For a while, conveniently, the conversation about manipulation focused on Russia, a foreign antagonist with a remarkable talent for mimicking American speech and commandeering American narratives. Russia’s long tenure in disinformation and propaganda tactics, coupled with its historical role as an adversary, made it easy to pretend that the problem began and ended with them. Unfortunately that has never been true.
Domestic practitioners, many of whom have long walked the line between guerrilla marketer and unethical spammer, are now finding themselves on the wrong side of terms of service enforcement originally aimed at terrorist groups and foreign spies. These Facebook takedowns indicate an effort to create a quantifiable framework for detecting and managing manipulative patterns, whatever the source—and despite the risk of near-certain political blowback.
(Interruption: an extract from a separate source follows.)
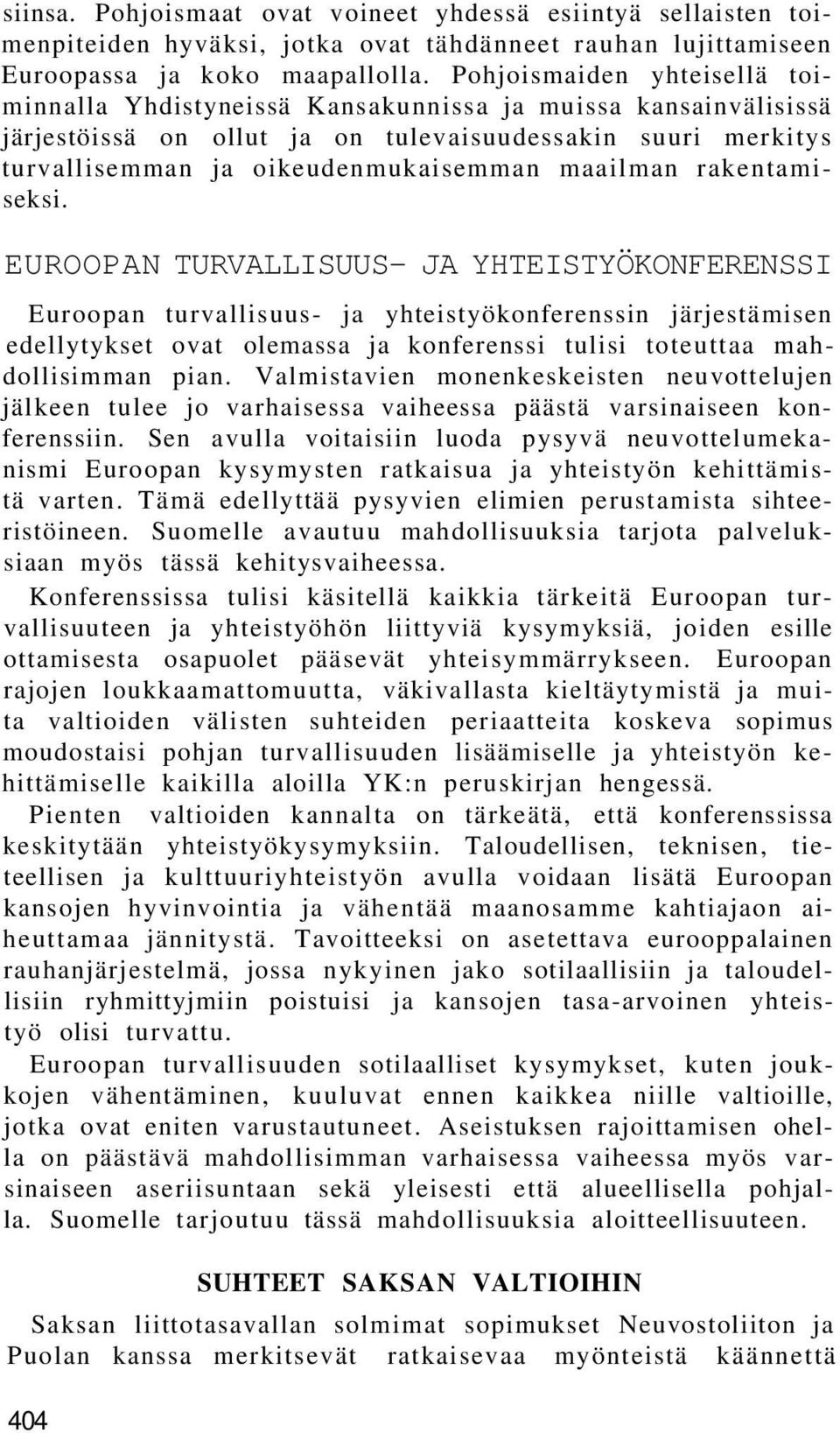maailman rakentamiseksi.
People who study online disinformation generally look at three criteria to assess whether a given page, account cluster, or channel is manipulative. First is account authenticity: Do the accounts accurately reflect a human identity or collection of behaviors that indicates they are authentic, even if anonymous? Second is the narrative distribution pattern: Does the message distribution appear organic and behave in the way humans interact and spread ideas? Or does the scale, timing, or volume appear coordinated and manufactured? Third, source integrity: Do the sites and domains in question have a reputation for integrity, or are they of dubious quality? This last criteria is the most prone to controversy, and the most difficult to get right.
Earned reputation governs much of how we assess the world, and reputation scores are a core element of how we fight spam. But reputation assessment systems, especially opaque ones, can be biased. This leaves takedowns open to critiques of politically motivated censorship, alleging that it’s the subject of the content or the political alignment of the site that’s the problem; while there is no evidence to support those critiques, they (ironically) frequently go viral themselves.
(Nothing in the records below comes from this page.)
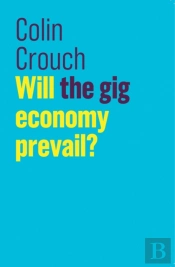 Will The Gig Economy Prevail?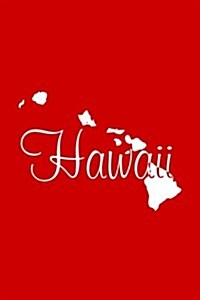 Hawaii - Red Lined Notebook with Margins: 101 Pages, Medium Ruled, 6 x 9 Journal, Soft Cover (Paperback)
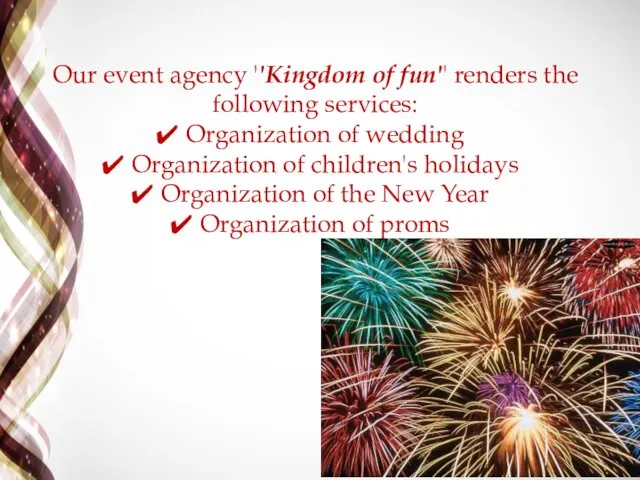 Our event agency ''Kingdom of fun'' renders the following services: Organization of wedding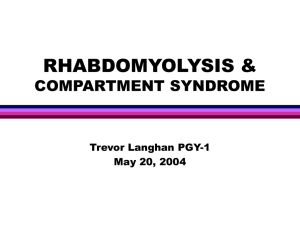 rhabdomyolysis & compartment syndrome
These recent takedowns will absolutely be politicized: The President will no doubt start tweeting about them, if he hasn’t already. Though Facebook took down pages across the political spectrum, the manipulators that have relied on gamed distribution and fake account amplification are not going to let their pages go without a fight. A robust complaint about censorship is the best tactic they have. It muddies the waters, equating the right to speech with the right to reach millions of people. It goads uncritical thinkers into defending not authentic free speech but the manipulation of speech.
More speech does not solve this problem. Without moderation, the web becomes an arms race in which every political conversation is a guerrilla marketing battle fought between automated networks pushing out content using any means necessary to capture attention. When it isn’t political speech, that’s called spam. It compounds the information glut and, ironically, makes users even more dependent on the curation algorithms that surface what people see—algorithms that are regularly called out for bias.
The only way to avoid politicized battles and conspiracies around moderation is transparency. As domestic accounts begin to be caught up in terms of service violations that impact their speech, platforms must be crystal clear about how these judgement calls were made. Since there will undoubtedly be false positives, they’ll also need a clearly articulated and transparent appeals process. But as we wade into this debate, it’s important to remember that censorship is the silencing of specific voices—or the silencing of a specific point of view—out of a desire to repress that point of view. That is not what’s happening here.
This kind of moderation, which we are likely going to see a lot more of, is viewpoint agnostic. It’s based on quantifiable evidence of manipulative activity. It’s the beginning of a series of hard decisions about how to balance the preservation of free speech ideals with the need to reduce the impact of all accounts—American included—that rely on manipulative tactics to warp our public discourse. We are long past the point of more speech solving the problem.